Short task
Quote, without any change, the line that contains "Is the beach" and all lines that follow it to the end of the data below.

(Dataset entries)
========================================================================

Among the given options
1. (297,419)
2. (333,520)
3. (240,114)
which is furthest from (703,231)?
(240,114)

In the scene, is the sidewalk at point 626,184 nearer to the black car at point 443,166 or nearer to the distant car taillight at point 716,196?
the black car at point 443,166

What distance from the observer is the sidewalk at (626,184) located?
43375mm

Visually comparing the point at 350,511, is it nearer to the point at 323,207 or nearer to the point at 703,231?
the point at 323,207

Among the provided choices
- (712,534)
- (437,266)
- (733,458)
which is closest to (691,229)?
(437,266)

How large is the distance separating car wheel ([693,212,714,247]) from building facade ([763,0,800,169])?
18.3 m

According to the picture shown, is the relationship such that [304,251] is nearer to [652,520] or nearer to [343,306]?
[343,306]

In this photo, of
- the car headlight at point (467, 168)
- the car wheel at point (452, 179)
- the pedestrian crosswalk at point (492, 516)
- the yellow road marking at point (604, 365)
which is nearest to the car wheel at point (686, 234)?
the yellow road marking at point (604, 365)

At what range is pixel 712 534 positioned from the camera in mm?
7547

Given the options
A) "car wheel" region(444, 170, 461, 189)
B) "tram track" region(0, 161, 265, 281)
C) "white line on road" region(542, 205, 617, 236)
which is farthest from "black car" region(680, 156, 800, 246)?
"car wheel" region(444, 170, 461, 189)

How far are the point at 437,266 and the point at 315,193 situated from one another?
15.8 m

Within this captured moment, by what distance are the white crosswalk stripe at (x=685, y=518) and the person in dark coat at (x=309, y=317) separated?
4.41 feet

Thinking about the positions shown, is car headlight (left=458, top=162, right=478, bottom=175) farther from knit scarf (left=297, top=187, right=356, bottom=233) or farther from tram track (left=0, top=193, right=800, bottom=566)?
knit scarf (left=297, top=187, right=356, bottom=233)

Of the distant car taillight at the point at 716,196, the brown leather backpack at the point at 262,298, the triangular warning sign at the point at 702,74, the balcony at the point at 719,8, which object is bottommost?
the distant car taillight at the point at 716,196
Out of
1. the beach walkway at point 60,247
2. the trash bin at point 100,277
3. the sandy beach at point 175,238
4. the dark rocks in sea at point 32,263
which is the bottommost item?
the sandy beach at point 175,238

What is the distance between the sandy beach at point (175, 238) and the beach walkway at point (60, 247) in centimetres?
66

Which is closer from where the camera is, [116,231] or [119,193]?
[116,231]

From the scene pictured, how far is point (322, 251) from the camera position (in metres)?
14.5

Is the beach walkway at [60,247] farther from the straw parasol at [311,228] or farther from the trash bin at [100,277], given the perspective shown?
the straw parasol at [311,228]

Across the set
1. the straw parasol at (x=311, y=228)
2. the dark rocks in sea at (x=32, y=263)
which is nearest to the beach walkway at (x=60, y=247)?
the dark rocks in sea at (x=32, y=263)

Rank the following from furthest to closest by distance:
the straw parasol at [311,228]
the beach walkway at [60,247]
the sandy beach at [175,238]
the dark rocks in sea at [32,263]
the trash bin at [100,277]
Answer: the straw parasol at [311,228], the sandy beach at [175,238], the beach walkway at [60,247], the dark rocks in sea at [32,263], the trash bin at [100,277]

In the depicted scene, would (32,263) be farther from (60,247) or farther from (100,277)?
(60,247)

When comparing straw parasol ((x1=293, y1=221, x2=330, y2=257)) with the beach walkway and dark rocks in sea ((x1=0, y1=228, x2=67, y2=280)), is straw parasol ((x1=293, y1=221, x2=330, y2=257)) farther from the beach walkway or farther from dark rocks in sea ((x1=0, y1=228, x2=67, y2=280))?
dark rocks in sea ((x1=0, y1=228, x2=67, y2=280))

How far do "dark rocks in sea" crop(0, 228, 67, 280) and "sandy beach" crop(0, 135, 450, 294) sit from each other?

========================================================================

Expected output
Is the beach walkway at [60,247] farther from the straw parasol at [311,228] or farther from the trash bin at [100,277], given the perspective shown?
the straw parasol at [311,228]

Across the set
1. the straw parasol at (x=311, y=228)
2. the dark rocks in sea at (x=32, y=263)
which is nearest to the beach walkway at (x=60, y=247)?
the dark rocks in sea at (x=32, y=263)

Rank the following from furthest to closest by distance:
the straw parasol at [311,228]
the beach walkway at [60,247]
the sandy beach at [175,238]
the dark rocks in sea at [32,263]
the trash bin at [100,277]
Answer: the straw parasol at [311,228], the sandy beach at [175,238], the beach walkway at [60,247], the dark rocks in sea at [32,263], the trash bin at [100,277]

In the depicted scene, would (32,263) be farther from (60,247) or farther from (100,277)?
(60,247)

When comparing straw parasol ((x1=293, y1=221, x2=330, y2=257)) with the beach walkway and dark rocks in sea ((x1=0, y1=228, x2=67, y2=280)), is straw parasol ((x1=293, y1=221, x2=330, y2=257)) farther from the beach walkway or farther from dark rocks in sea ((x1=0, y1=228, x2=67, y2=280))?
dark rocks in sea ((x1=0, y1=228, x2=67, y2=280))

How far do "dark rocks in sea" crop(0, 228, 67, 280) and "sandy beach" crop(0, 135, 450, 294) sit from each other?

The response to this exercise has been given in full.